Extracted text >>
>>>>

The Mayor of London, Sadiq Khan, will today bring together senior leaders from cities across the world as part of a shared commitment to putting the fight against racism at the heart of
recovery from the coronavirus pandemic.
Today’s event, which is the first of its kind, unites Toronto, Chicago, Rotterdam and Bristol, diverse cities committed to ongoing collaboration to address racial injustice.
The virtual event will feature a panel chaired by Deputy Mayor for Social Integration, Social Mobility and Community Engagement, Dr Debbie Weekes-Bernard. It will also include a performance by poet James Massiah and speeches by senior city delegates as well as peer outreach worker Precious Azubuike and race equality expert and London Recovery Board member, Lord Simon Woolley.
In his speech, Sadiq – who declared City Hall an actively anti-racist organisation in October - will launch the new £190,000 Civil Society Roots Incubator.

<<<<

Your goal >>
Can you carry on the piece about Sadiq Khan's anti-racism event with city leaders, starting after its last sentence?

Records provided >>

>>>>

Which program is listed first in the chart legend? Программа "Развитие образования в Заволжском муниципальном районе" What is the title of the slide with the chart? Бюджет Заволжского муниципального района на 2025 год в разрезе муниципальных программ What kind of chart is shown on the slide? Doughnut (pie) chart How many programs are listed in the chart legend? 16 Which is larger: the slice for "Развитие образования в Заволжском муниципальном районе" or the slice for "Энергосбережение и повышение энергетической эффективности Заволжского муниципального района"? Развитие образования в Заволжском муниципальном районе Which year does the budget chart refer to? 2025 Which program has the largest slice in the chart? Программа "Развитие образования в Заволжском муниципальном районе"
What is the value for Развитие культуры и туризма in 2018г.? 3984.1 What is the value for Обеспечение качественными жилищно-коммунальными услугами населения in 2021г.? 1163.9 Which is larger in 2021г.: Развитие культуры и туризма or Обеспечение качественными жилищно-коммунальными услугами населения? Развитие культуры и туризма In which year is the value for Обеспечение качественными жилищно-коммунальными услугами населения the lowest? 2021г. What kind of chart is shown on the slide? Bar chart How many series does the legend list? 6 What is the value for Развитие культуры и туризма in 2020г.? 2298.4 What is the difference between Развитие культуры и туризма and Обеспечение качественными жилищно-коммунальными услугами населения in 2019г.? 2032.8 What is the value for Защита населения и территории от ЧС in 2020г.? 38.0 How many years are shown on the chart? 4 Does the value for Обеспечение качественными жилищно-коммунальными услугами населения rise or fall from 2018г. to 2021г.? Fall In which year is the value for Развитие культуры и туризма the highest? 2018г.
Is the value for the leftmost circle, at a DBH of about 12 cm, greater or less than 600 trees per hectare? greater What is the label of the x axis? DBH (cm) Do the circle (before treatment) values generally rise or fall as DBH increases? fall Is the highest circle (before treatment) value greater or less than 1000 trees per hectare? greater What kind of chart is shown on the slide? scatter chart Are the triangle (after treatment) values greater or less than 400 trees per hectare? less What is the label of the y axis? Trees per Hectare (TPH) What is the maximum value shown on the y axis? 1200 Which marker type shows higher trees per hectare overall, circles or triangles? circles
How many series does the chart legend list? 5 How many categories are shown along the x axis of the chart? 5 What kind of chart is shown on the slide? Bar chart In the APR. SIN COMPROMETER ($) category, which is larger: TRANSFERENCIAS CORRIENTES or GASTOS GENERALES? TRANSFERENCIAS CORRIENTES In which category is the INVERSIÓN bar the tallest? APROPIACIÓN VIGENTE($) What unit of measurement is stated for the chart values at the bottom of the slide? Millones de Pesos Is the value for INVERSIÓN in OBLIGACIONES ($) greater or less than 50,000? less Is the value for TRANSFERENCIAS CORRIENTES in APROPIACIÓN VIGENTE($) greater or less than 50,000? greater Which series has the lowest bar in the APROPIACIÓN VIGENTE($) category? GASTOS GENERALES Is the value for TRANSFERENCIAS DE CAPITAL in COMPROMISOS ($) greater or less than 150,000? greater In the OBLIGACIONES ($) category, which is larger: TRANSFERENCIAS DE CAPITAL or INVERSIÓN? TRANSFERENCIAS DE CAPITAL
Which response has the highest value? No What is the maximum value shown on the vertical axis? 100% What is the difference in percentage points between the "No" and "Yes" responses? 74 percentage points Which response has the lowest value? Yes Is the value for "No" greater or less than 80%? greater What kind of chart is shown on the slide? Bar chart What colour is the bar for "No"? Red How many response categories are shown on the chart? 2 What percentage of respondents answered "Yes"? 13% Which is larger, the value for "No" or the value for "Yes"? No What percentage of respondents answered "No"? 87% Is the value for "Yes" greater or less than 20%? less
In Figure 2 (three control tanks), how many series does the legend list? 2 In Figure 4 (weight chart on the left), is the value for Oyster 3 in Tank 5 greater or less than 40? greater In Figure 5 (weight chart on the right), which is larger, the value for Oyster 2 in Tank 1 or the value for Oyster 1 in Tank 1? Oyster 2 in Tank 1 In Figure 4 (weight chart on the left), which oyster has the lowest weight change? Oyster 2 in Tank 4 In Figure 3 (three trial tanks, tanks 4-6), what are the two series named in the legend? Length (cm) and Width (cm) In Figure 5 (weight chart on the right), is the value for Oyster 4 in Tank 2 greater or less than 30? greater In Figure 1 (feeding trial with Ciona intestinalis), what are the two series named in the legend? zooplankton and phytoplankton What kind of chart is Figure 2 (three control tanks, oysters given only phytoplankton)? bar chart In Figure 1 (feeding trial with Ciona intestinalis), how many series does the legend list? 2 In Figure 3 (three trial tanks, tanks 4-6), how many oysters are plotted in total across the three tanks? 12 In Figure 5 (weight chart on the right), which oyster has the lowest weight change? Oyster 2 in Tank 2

<<<<

Answer for this exercise >>
The incubator is a new grant funding initiative from City Hall, which will provide micro awards of £5,000 and growth awards of up to £15,000 for organisations in London that are helping to build stronger communities by doing any of the following:
1. Widening awareness of and access to support services and mutual aid programmes
2. Amplifying unheard Londoners voices to enable them to play an active part in London’s recovery
3. Increasing feelings of belonging and tackling social isolation and loneliness
Despite Britain’s diversity, stark inequalities persist with people from Black, Asian and minority ethnic (BAME) communities more likely to experience child poverty, deprivation and unemployment, and they are more likely to die from Covid-19 than White people.*
The Mayor believes such injustice is not inevitable and has introduced a transformative series of initiatives to reduce racial inequalities. These include improving access to employment for young Black men through the Workforce Integration Network and the Inclusive Employers Toolkit, providing millions in funding to BAME-led organisations impacted by the Covid-19 pandemic through the London Community Response and establishing a new Commission for Diversity in the Public Realm.
In November, Sadiq also published an Action Plan designed to improve trust and confidence in the Metropolitan Police while addressing community concerns about the disproportionate use of certain police powers against Black Londoners.
The Mayor of London, Sadiq Khan, said: “Racism is a virus which has infected too much of our world for far too long. That is why I am proud to come together with leaders of other global cities to lead the way in pursuing a cure.
“If the Black Lives Matter protests of this year have taught us anything it is that it is simply not enough to not be racist, we must be actively anti-racist and seek partnerships with those who share this aim as we plan our recoveries from this devastating pandemic.
“The coronavirus outbreak has exposed and exacerbated gross inequalities in our society but, through the collective power of cities and our resilient and diverse communities, we can overcome the twin viruses of Covid-19 and racism in London and beyond, together.”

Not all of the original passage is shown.